I am curious how GULP calculates the dynamical matrix for phonon calculations? Does it use finite differences (direct method)? I tried looking in the documentation for this, but only found the definition of the dynamical matrix and that GULP uses ALAMODE for the third order force constants.

Hi Ethan,
The details of how the dynamical matrix is calculated are given in the manual & papers about GULP. In short, the matrix is computed analytically for most potential functions. Finite differences can be used (at gamma only) for debugging and checking, but otherwise you would only use this if analytic second derivatives are not available.
Regards
Julian

Maybe a naive question, I’m still trying to wrap my head around anharmonic IFCs, but why are 3rd and 4th order force constants not calculated analytically? Like why use ALAMODE which fits the force constants for 3rd order?

Writing down 3rd and 4th derivatives is straight forward for a 2 atom system & so it might seem simple enough. However, when you have an N-particle system and a many-body formalism this is not at all straight forward since you end up with a 3 or 4 dimensional matrix and a lot of book keeping to do! I’d recommend trying it yourself and you’ll soon be convinced that it’s not as easy as it might sound. You might also blow the memory of your computer trying to store the fourth derivative tensor.
It should be noted that GULP does compute analytic third derivatives for a range of models (such as ionic force fields) so that you can do analytic free energy minimisation within the quasiharmonic approximation. However, the third derivatives are used on the fly to avoid the storage problem and not printed out (which would be ugly). Coupling to ALAMODE provides a convenient way of getting the thermal transport properties that is much easier than coding everything within GULP, but this could be done given a large investment of someone’s time.

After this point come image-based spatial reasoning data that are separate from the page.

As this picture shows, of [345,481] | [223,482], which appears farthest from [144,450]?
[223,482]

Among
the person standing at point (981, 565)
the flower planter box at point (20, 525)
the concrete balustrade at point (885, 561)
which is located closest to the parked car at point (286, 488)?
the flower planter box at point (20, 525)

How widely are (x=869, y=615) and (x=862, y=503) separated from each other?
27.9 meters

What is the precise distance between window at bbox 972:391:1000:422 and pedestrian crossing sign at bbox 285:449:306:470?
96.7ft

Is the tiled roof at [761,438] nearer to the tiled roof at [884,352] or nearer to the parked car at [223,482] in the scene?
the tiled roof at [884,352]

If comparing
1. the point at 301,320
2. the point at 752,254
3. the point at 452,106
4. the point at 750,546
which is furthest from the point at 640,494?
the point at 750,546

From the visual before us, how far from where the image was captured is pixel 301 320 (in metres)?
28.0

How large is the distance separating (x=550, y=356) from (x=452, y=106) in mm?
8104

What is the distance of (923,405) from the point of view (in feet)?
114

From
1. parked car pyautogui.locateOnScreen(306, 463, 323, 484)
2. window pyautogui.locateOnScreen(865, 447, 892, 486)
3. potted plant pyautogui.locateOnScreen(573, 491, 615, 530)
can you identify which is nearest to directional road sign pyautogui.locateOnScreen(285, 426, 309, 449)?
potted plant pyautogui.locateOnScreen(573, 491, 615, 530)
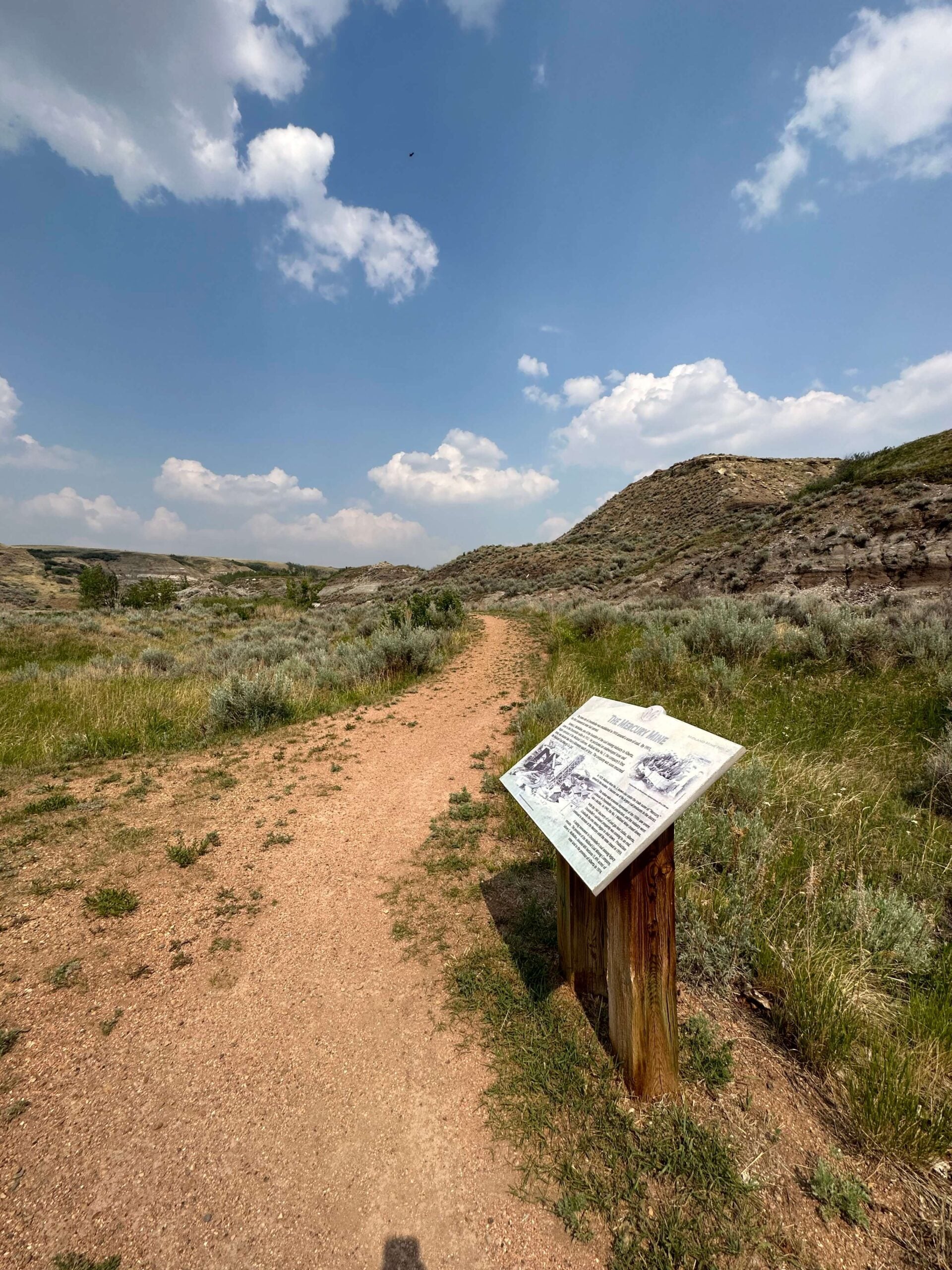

Makes sense. I have already crashed my cluster a few times running out of memory for 3rd order.

I do have the impression if you have automatically differentiable code it would not matter the form of your energy potential. This would give exact derivatives regardless of the functions complexity. It is something I am looking into.

One distinction I am trying to understand though is: Would true (exact) derivatives of the energy actually re-construct the total system energy or is it only through fitting to data that you can attain an accurate re-construction.

I agree that automatic differentiation might be a useful tool to make higher level derivatives manageable. We’re also looking at JAX-MD within the group for some purposes. How well it will handle a general complex manybody force field, we’ll see…

The exact derivatives should always be more faithful to the energy surface than fitted data, with the possible exception of a very noisy, discontinuous surface where fitting might smooth out the underlying useful surface.